[Update, December 8 2014: Google has just put out their own stats, showing that 56% of ads aren’t seen. Nothing new to see here! But please keep wasting your money on CPM ads!]
One of the most ubiquitous metrics in the digital marketing word is the “impression”. The idea is simple — if an ad is shown on a webpage or search engine result, it’s an impression. However, this can give advertisers a false sense of exactly how much their ad has made an impact.
A comScore study in 2013 found that 54% of display ads are never seen. Maybe they were displayed on the page, but they were below the fold, or the person left the page before the ad was fully loaded, or a million of other issues.
This feels like the in-joke of the internet, a wink-wink between traditional agencies and publishers — those that sell display ads to unsuspecting clients and the sites that accept ad revenue.
Both of these parties know that display ad metrics aren’t just inaccurate, they’re a heaping pile of bullshit.
Impressions have ended up being the “look how great we are!” measure that agencies that are more focused on trying to obfuscate what’s really going on so that they look good, rather than report on real results. It’s a big number and it looks amazing to say that your ad had 1 million impressions instead of the sad trombone of 10 clicks. This kind of reporting is particularly rife within so-called “traditional” advertising agencies, who are used to reporting on offline campaigns and are still struggling to understand all this internet stuff.
Impressions are also sacrificed to the altar of vague reporting metrics such as “brand awareness”.
We had a real-life example of this when working with another agency for a mutual client. They claimed that an ad had resulted in “brand awareness” due to the large number of impressions the ad received. But in reality, the creative was boring and blended into the site. There wasn’t even a call to action. Just because your ad had 1,000 impressions, it doesn’t mean that:
- 1,000 more people know about your company.

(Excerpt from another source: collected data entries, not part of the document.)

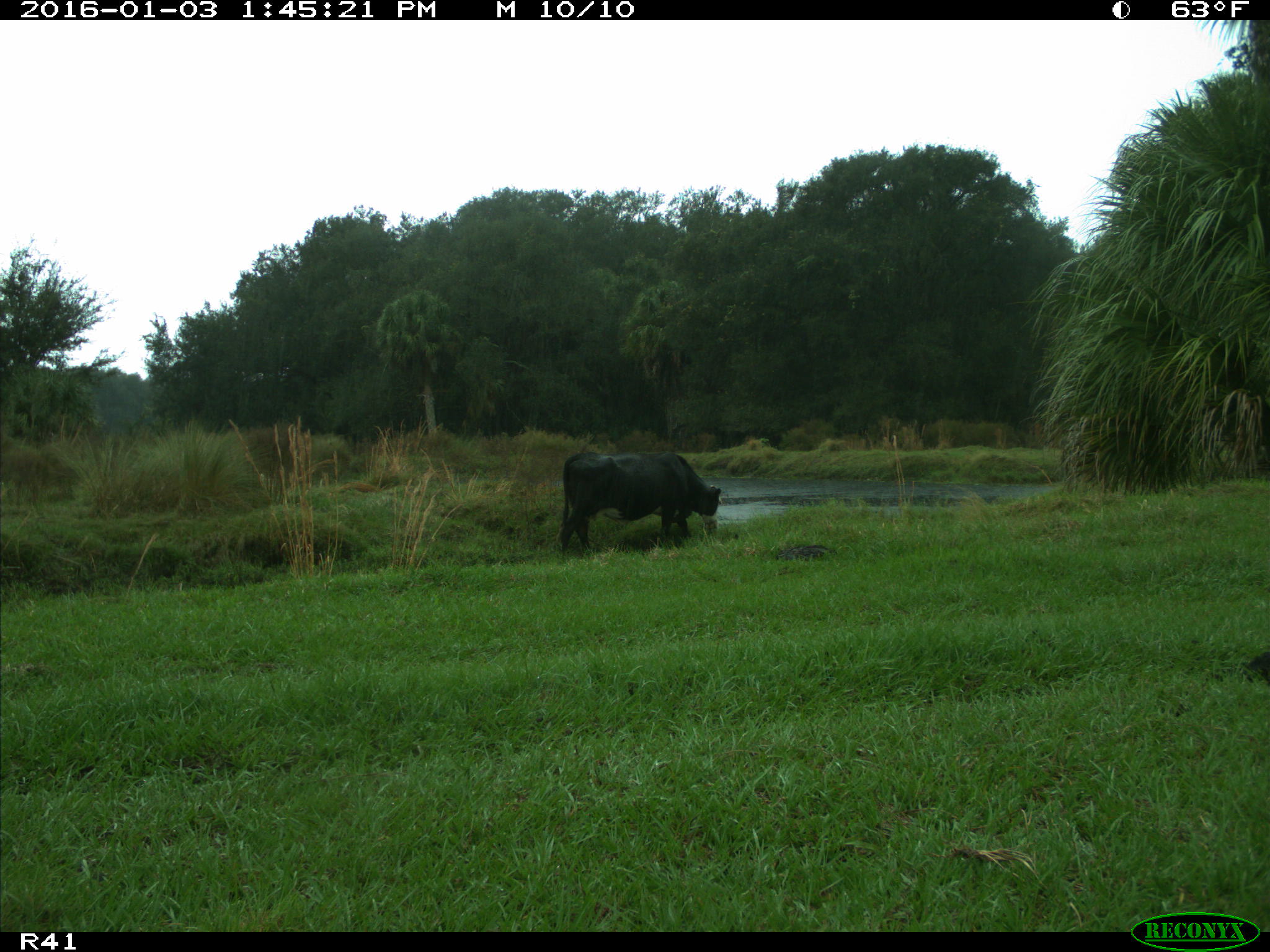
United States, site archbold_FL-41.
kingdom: Animalia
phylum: Chordata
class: Mammalia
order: Artiodactyla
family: Bovidae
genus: Bos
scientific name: Bos taurus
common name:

- 1,000 more people feel good about your company.
- 1,000 people looked at your ad at all.
If you need to measure brand awareness, try measuring it on social media or count people visiting your landing page. Did someone talk about your brand on social? Did they go to your site, maybe sign up for your newsletter? That’s brand awareness! Someone glazing over your display ad on a webpage that they viewed for two seconds isn’t brand awareness.
(Facebook is also guilty of this. The “boost” button on page posts is paying per impressions, although they call it reach. Reach is also a poorly understood metric that’s becoming a stand in for impressions on social media. Buyer beware.)
How did we get here? In the beginning of advertising, we paid per impression. Billboards cost a certain amount depending on how many cars drove by. Nielsen ratings determined how much advertisers should pay for TV shows — sweeps weeks were how television shows inflated their numbers so they could charge more. We didn’t have a better way to measure things.
Then, the internet happened. Instead of thinking “hey, we can measure all kinds of things now!”, pageviews became the default metric of success because it was comfortable and nobody in advertising had to shift too much. You could say “this site gets 10,000 pageviews a day”, put down your client’s money and then tell them that they got 10,000 ad views. Just like buying a radio ad, right?
Pageviews should never have been the default measure of advertising. It’s resulted in awful clickbait headlines (You won’t believe what happens next!) and multipage slideshows (I’m looking at you, Huffington Post). But pageviews are a metric that could be easily measured and sold to people who understood the old school of advertising.
What they didn’t understand (or willfully ignored) was banner blindness. Spend 5 minutes on the internet, and you’ll start to zone out the ads. Some pages make it hard by shouting at you, showing popups, and pushing giant page takeovers, but loud isn’t the new good. You can’t make someone want to pay attention to your creative that was recycled from a billboard.
The internet is not just a cheaper billboard. If your ad isn’t compelling, if it doesn’t speak to me, then you might as well save your money and take yourself out for a nice dinner instead.
The internet, while still a baby, is learning really fast. We can target based on behaviour, what you’re searching for, your age, your Facebook interests, whether or not you already visited our site — a million different ways to show exactly the ad that you’ll be interested in at the moment you see it. But instead, most advertisers submit webpage visitors to the blunt force trauma of multiple ad impressions, hoping for a nice big number they can show on their PowerPoint presentation the next time they’re at a client meeting.
People on the internet aren’t lemmings, just waiting around to be shown something flashy so they can jump off a cliff after it. We all see ads every single day, and we’re smart enough to decide what’s interesting and what’s just more crap to ignore. Recycled creative and scattershot advertising isn’t just lazy, it’s disrespectful to you and to your client. Reporting on impressions reinforces the idea that if you show an ad enough times, we’ll just have to give in to the message. And we all know that isn’t true.